Suggestions sans prétention
conseils, trucs et recettes à saveur champi

Afin de mieux apprivoiser les champignons sauvages :

1- Vous procurer un bon livre sur le sujet, contenant des notions mycologiques de base, des conseils sur la cueillette, l’identification, la comestibilité et la toxicité des espèces  courantes, des photos claires, et autres renseignements appropriés.

2- Faire vos premières cueillettes avec une personne expérimentée, apte à vous conseiller, à vous indiquer les champignons à cueillir et ceux à rejeter en raison de leur toxicité ou de leur mauvais état, et prêt à vous prodiguer conseils et bons trucs.    

3- Cueillir doucement le champignon, sans endommager le mycélium, son milieu de culture et de reproduction; ne cueillir que les jeunes sujets en parfait état, les nettoyer légèrement avant de les mettre dans le panier, les plus lourds au fond; rejetez les sujets dont vous doutez de la comestibilité (toxicité) ou de la qualité (parasites, moisissures, bactéries), ou mettez-les à part dans un sac pour examen plus approfondi.

4- Ne jamais goûter ni avaler même une petite parcelle de champignon au cours de la cueillette; il pourrait être parasité, toxique, voire même mortel, ou ressembler à une espèce comestible sans l’être; toujours identifier l’espèce avec certitude, à l’aide d’un bon livre ou d’une personne expérimentée; par mesure de prudence, bien nettoyer et faire cuire tout champignon sauvage avant de le consommer.  

5- La première saison, n’essayez pas de connaître et de retenir plusieurs espèces; étudiez d’abord les plus toxiques et les mortels (plutôt rares) de la région, puis tentez de vous familiariser avec seulement 3 ou 4 espèces comestibles;  la saison suivante, vous les reconnaîtrez facilement et aurez envie d’en connaître 3 ou 4 de plus.

6- Pour faciliter la détermination des espèces, bien examiner le chapeau, les lamelles et le pied, trois éléments qui fournissent de précieux renseignements par leurs formes, couleurs, textures, mesures, que l’on apprend vite à reconnaître; une coupe transversale vous permet d’évaluer l’aspect général et l’état de santé du sujet.

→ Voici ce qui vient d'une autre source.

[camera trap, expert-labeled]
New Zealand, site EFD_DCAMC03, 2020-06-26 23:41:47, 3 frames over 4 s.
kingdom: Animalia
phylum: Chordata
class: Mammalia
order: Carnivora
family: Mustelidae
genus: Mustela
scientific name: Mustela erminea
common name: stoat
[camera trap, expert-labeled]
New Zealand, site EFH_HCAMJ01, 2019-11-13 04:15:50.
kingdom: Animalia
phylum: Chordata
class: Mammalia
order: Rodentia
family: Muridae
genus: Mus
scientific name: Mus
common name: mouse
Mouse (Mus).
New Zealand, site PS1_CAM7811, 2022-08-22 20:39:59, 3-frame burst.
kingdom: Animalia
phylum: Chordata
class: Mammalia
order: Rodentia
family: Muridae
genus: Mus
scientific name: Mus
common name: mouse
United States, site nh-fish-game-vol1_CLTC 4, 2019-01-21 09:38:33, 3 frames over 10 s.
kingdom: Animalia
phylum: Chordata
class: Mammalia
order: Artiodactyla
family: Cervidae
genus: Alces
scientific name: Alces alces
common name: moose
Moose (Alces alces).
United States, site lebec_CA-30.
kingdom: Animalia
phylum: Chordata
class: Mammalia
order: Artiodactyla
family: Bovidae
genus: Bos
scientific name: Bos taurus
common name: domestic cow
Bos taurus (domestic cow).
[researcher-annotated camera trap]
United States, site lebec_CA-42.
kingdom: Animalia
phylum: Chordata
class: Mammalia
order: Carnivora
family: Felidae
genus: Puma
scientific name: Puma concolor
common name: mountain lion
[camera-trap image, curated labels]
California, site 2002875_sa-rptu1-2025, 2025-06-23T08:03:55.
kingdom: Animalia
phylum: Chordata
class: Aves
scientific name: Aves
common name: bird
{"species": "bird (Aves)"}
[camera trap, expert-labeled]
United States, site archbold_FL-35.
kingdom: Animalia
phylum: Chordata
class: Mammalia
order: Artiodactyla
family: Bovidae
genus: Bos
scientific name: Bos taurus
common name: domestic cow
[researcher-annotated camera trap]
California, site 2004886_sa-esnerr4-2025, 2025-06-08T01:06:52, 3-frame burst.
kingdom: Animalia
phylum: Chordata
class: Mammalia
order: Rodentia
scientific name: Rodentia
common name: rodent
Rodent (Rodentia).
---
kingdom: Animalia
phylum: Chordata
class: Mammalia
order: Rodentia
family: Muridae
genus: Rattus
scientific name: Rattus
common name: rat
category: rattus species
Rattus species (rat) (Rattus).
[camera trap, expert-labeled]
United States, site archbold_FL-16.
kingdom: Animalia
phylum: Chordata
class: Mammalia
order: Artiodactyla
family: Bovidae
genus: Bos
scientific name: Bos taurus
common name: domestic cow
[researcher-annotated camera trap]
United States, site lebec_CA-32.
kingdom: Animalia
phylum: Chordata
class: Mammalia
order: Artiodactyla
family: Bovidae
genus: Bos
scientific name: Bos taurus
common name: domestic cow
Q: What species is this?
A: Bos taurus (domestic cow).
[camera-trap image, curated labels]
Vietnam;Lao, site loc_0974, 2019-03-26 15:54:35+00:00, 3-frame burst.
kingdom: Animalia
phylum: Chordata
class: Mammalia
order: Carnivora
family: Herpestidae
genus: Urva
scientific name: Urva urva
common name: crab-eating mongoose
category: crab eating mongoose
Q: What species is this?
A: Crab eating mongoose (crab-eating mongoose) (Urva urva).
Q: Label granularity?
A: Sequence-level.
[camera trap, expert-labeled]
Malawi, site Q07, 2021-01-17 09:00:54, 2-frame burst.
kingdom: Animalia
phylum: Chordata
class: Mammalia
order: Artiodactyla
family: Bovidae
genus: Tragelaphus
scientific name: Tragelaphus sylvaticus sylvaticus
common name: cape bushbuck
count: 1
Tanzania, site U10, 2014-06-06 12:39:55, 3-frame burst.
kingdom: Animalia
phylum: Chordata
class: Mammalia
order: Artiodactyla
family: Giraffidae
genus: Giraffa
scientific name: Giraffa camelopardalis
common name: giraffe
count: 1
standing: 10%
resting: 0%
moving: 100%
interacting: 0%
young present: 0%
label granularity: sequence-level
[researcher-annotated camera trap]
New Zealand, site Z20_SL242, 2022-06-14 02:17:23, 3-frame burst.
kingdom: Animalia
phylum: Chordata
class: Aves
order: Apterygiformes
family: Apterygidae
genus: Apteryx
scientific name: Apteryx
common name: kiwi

7- Les meilleurs moments pour la cueillette : le matin, après une pluie, et plus la saison avance;  les meilleurs endroits : les boisés semi-dégagés et dégagés, le long des sentiers, rivières et ruisseaux, le long des champs, dans les prés et pelouses non traitées aux pesticides, sous votre balcon …bref, partout où la nature s’accroche.  

8- Ne pas cueillir sur un terrain privé sans la permission du propriétaire, se tenir à vue et communiquer fréquemment avec les autres cueilleurs, retenir le type d’environnement où vous avez trouvé de bonnes espèces (bois de feuillus, conifères, prés etc.); 

9- Conservation : les champignons sauvages peuvent se conserver de différentes façons, selon les espèces, soit par dessication (séchage), congélation, marinade, dans l’huile et/ou le vinaigre, en poudre dans du beurre ou de la margarine et d’autres façons; bien vous documenter sur le sujet dans les livres de cuisine aux champignons sauvages.